殿山横穴遺跡群 ― 2024年01月21日 15:44
殿山横穴遺跡群(とのやまおうけつぼいせきぐん)は東京都世田谷区にある古墳時代の横穴墓遺跡である。
概要
武蔵野台地縁、野川に面した台地に立地し、武蔵野と立川の間の崖面に位置する。多摩川左岸の国分寺崖線斜面、標高22m 付近に立地している。台地上部は殿山遺跡・大蔵館跡、さらに古墳時代終末期の群集墳である殿山古墳群が存在する。崖線部の地質は表土下に関東ローム層で覆われ、約8m以深に固結シルトが堆積する。

▶ **設問**:
提示文について、次の問いに答えなさい。
1. 殿山横穴遺跡群はどこにあるか。
2. この遺跡群は標高何m付近に立地しているか。
3. 崖線部で約8m以深に堆積しているものは何か。
以下の行は提示文の内容とは関係がありません。

▶ **データ抜粋**:
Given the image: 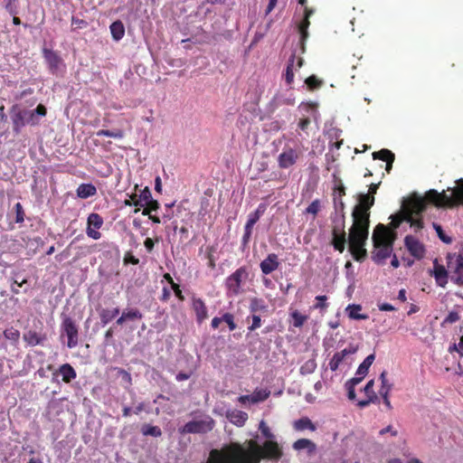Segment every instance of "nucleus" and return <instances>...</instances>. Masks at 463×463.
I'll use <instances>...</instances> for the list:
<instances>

▶ **記述解答**:
1. 東京都世田谷区
2. 22m付近
3. 固結シルト